#### EXERCISE GOAL
Using the Finance 5.0 article below, decide whether each statement agrees with it, answering yes or no and quoting the deciding words: (a) The event was hosted by the National Bank of Belgium. (b) Giuseppe Siani argued that stability and security in banking hold back innovation. (c) The hacker needed several hours to capture the victim's financial information.

#### TEXT
Finance 5.0: a Challenge for Cybersecurity?

25 Jul 2018

Last week, Access Partnership attended one of the last conferences before Brussels broke up for the summer holidays. Organised by the Austrian Presidency of the Council of the EU, the Austrian National Bank, and hosted by the National Bank of Belgium, the event was a crossover of two critical domains: cybersecurity and finance. While finance is only one of several key verticals for digital and cybersecurity experts, cybersecurity presents a daily challenge for the finance world. The collaborative event gathered experts in policy, security, banking, and the digital domain.

The first panel addressed cyber technologies as a challenge for regulators and supervisors and included speakers from the European Commission, European Central Bank (ECB) and Raiffeisen Bank. As banking moves towards the Finance 5.0 model, finance will be increasingly driven by customer expectations like highly personalised advice, cheaper international personal payments, and disruptive technologies such as blockchain. Regulators are catching up with this new ecosystem, but hackers and other cybercriminals are hot in pursuit. While the majority of speakers argued that the biggest challenges faced by regulators was balancing regulation of emerging new technologies and assisting innovation, Giuseppe Siani of ECB stressed that stability and security in banking is not preventing innovation.

The discussion was followed by an interactive second panel and demonstration by white-hat hacker Andreas Falkenberg of a real-time hacking of a bank account, presented from both the hacker’s and victim’s point of view. Within several minutes of relatively uncomplicated phishing and malware, the hacker produced and stored a screenshot of the victim’s computer, which included sensitive financial information. The demonstration emphasised three points:

  • Successful IT attacks on financial institutions are a reality.
  • Attackers are already inside your organisation – accept that!
  • Attackers spend significant resources and time to reach their goal.

#### DATA PROVIDED
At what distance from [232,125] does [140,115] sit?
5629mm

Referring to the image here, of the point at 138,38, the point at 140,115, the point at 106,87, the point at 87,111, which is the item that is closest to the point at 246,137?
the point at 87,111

#### THE ANSWER
(a) Yes: "hosted by the National Bank of Belgium"
(b) No: "stability and security in banking is not preventing innovation"
(c) No: "Within several minutes of relatively uncomplicated phishing and malware"